### PROBLEM STATEMENT
After finding the line with "body_size: 269" in the data below, set down exactly each line through the one with "Anti-fraud and anti-abuse", inclusive, and stop there.

[[ INFORMATION GIVEN, beginning ]]

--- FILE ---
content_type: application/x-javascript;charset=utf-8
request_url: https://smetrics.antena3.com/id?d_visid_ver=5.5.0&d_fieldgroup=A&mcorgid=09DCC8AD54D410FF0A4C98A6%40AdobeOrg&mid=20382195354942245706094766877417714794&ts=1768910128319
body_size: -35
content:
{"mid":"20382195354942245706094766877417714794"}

[[ INFORMATION GIVEN, end ]]
[[ INFORMATION GIVEN, beginning ]]

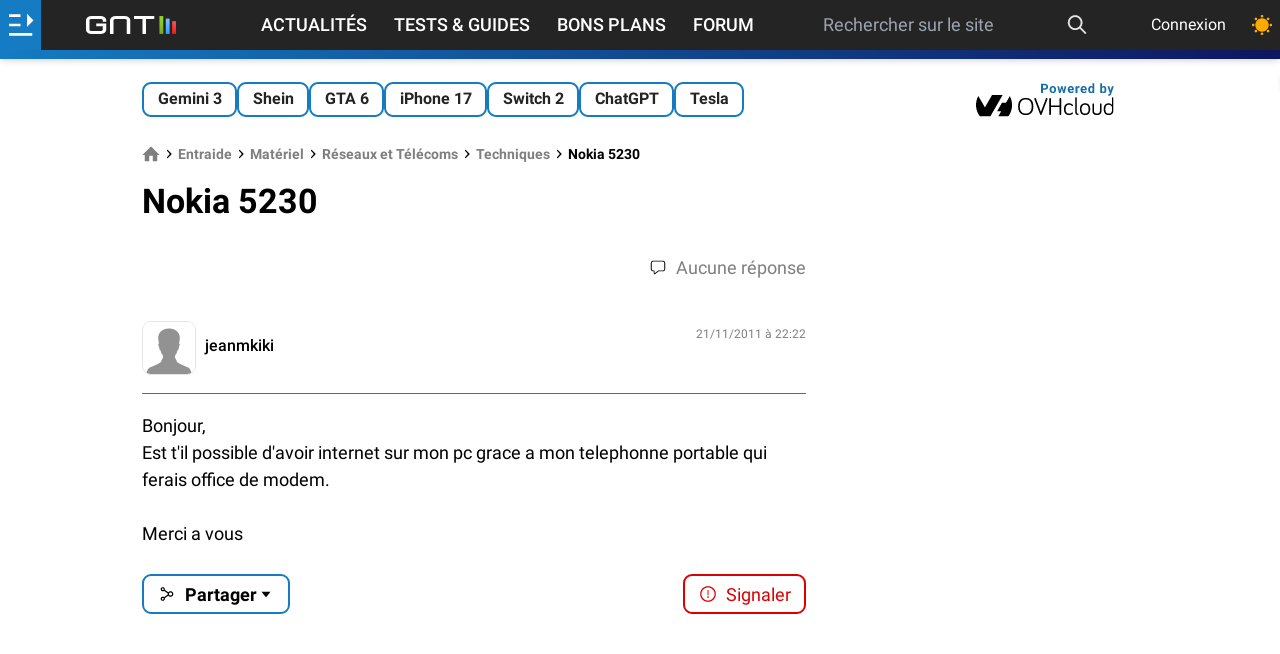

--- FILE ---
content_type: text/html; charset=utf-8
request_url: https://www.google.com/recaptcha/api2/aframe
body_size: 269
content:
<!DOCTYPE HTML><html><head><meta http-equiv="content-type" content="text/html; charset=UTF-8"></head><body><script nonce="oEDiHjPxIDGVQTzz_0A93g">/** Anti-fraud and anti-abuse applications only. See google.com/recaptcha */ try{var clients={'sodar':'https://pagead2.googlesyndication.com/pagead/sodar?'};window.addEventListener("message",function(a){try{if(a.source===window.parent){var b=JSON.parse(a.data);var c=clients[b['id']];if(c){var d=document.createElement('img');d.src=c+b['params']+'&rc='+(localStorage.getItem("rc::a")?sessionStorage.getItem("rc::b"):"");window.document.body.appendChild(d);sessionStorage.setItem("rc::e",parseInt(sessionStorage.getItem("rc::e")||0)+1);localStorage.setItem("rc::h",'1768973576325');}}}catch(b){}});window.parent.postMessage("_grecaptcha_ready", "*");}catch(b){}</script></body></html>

[[ INFORMATION GIVEN, end ]]

### THE ANSWER
body_size: 269
content:
<!DOCTYPE HTML><html><head><meta http-equiv="content-type" content="text/html; charset=UTF-8"></head><body><script nonce="oEDiHjPxIDGVQTzz_0A93g">/** Anti-fraud and anti-abuse applications only. See google.com/recaptcha */ try{var clients={'sodar':'https://pagead2.googlesyndication.com/pagead/sodar?'};window.addEventListener("message",function(a){try{if(a.source===window.parent){var b=JSON.parse(a.data);var c=clients[b['id']];if(c){var d=document.createElement('img');d.src=c+b['params']+'&rc='+(localStorage.getItem("rc::a")?sessionStorage.getItem("rc::b"):"");window.document.body.appendChild(d);sessionStorage.setItem("rc::e",parseInt(sessionStorage.getItem("rc::e")||0)+1);localStorage.setItem("rc::h",'1768973576325');}}}catch(b){}});window.parent.postMessage("_grecaptcha_ready", "*");}catch(b){}</script></body></html>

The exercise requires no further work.